A possible way around this is to count tweets of people boasting their Strava achievements. Of course, there are several limitations to this approach (I discuss some in the Method section below). Despite these limitations, I think Strava tweets could serve as a rough indicator of road cycling patterns. An added bonus is that the length of the ride is often included in tweets.
The chart above shows Dutch-language Strava tweets for the period April 2014 - March 2015. Whether you look at the number of rides or the total distance, there’s no early summer drop in cycling. There’s a peak in May, but none in August - September.
According to the respondents of the SWOV study, 96% percent of accidents happened in daylight. Of course this doesn’t rule out that some accidents may have happened in the dusk and there may be a seasonal pattern to this.
Many tweets contain the time at which they were tweeted. This is a somewhat problematic indicator of the time at which trips took place, if only because it’s unclear how much time elapsed between the ride and the moment it was tweeted. But let’s take a look at the data anyway.
I think tweets tend to be posted rather early in the day. Also, the effect of switches between summer and winter time is missing in the median post time (perhaps Twitter converts the times to the current local time).
That said, the data suggests that rides take place closer to sunset during the winter, not during the months of May and August which show a rise in accidents. So, while no firm conclusions should be drawn on the basis of this data, there are no indications that daylight patterns can explain accident patterns.
Perhaps more accidents happen when many people cycle and there’s a lot of rain. In 2013, there was a lot of rain in May; subsequently the amount of rain declined, and there was a peak again in September (pdf). So at first sight, it seems that the weather could explain the accident peak in May, but not the one in August.
None of the explanations for the early summer drop in cycling accidents seem particularly convincing. It’s not so difficult to find possible explanations for the peak in May, but it’s unclear why this is followed by a decline and a second peak in August. This remains a bit of a mystery.
Unfortunately, the Twitter API won’t let you access old tweets, so you have to use the advanced search option (sample url) and then scroll down (or hit CMD and the down arrow) until all tweets have been loaded. This takes some time. I used rit (ride) and strava as search terms; this appears to be a pretty robust way to collect Dutch-language Strava tweets.
It seems that Strava started offering a standard way to tweet rides as of April 2014. Before that date, the number of Strava tweets was much smaller and the wording of the tweets wasn’t uniform. So there’s probably little use in analysing tweets from before April 2014.
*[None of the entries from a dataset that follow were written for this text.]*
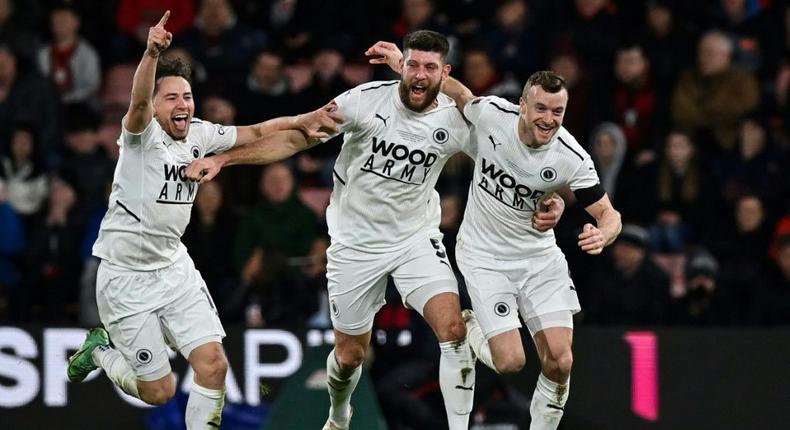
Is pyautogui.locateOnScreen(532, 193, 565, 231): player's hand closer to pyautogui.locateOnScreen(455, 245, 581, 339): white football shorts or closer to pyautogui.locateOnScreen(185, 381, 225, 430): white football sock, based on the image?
pyautogui.locateOnScreen(455, 245, 581, 339): white football shorts

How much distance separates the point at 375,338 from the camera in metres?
12.9

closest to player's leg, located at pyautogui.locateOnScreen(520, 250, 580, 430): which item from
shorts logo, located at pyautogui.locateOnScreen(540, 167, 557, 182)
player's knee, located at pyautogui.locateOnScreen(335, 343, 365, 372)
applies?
shorts logo, located at pyautogui.locateOnScreen(540, 167, 557, 182)

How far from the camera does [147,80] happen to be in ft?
31.3

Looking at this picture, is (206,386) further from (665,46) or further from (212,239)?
(665,46)

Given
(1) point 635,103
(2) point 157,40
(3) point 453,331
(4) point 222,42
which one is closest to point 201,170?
(2) point 157,40

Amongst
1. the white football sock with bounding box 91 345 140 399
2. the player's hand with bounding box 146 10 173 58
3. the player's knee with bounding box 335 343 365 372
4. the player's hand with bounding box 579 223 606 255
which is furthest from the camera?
the player's knee with bounding box 335 343 365 372

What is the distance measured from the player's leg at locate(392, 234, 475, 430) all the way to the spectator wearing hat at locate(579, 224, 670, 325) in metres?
3.40

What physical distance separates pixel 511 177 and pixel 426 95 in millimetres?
724

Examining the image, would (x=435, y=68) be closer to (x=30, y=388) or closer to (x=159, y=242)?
(x=159, y=242)

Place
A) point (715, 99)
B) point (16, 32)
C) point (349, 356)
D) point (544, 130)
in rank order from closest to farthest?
point (544, 130) < point (349, 356) < point (715, 99) < point (16, 32)

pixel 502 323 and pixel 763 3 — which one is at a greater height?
pixel 763 3

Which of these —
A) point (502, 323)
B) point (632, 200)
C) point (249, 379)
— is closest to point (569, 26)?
point (632, 200)

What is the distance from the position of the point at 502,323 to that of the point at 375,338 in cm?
281

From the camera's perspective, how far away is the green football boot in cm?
1083
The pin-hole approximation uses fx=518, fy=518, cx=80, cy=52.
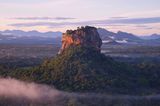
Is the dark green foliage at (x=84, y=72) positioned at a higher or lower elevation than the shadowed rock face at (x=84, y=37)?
lower

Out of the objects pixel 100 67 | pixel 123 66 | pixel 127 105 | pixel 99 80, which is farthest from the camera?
pixel 123 66

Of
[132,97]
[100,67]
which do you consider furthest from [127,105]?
[100,67]

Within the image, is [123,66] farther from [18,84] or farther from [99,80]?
[18,84]

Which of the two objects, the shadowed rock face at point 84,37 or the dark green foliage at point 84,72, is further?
the shadowed rock face at point 84,37

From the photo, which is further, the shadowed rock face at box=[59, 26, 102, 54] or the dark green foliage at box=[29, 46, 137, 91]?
the shadowed rock face at box=[59, 26, 102, 54]

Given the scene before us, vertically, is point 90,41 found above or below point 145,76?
above

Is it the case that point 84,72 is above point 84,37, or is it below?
below

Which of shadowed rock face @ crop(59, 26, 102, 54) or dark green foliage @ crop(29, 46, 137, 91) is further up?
shadowed rock face @ crop(59, 26, 102, 54)

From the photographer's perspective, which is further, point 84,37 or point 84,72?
point 84,37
I removed tweets containing terms suggesting they are about running (even though I searched for tweets containing the term rit there were still some that were obviously about running) and tweets containing references to mountainbiking. I ended up with 9,950 tweets posted by 2,258 accounts. 1,153 people only tweeted once about a Strava ride. Perhaps the analysis could be improved by removing these.
I had to add 9 hrs to the tweet time, probably because I had been using a VPN when I downloaded the data.
A relevant question is how representative Strava tweets are of the amount of road cycling. According to the SWOV report, about two in three Dutch cyclists on racing bikes almost never use apps like Strava or Runkeeper; the percentage is similar for men and women. The average distance in Strava tweets is 65km; in the SWOV report most respondents report their average ride distance is 60 - 90km.
In any case, not all road cyclists use Strava and not all who use Strava consistently post their rides on Twitter (fortunately, one might add). Perhaps people who tweet their Strava rides are a bit more hardcore and perhaps more impressive rides are more likely to get tweeted.
Edit - the numbers reported above are for tweets containing the time they were posted; this information is missing in about one-third of the tweets.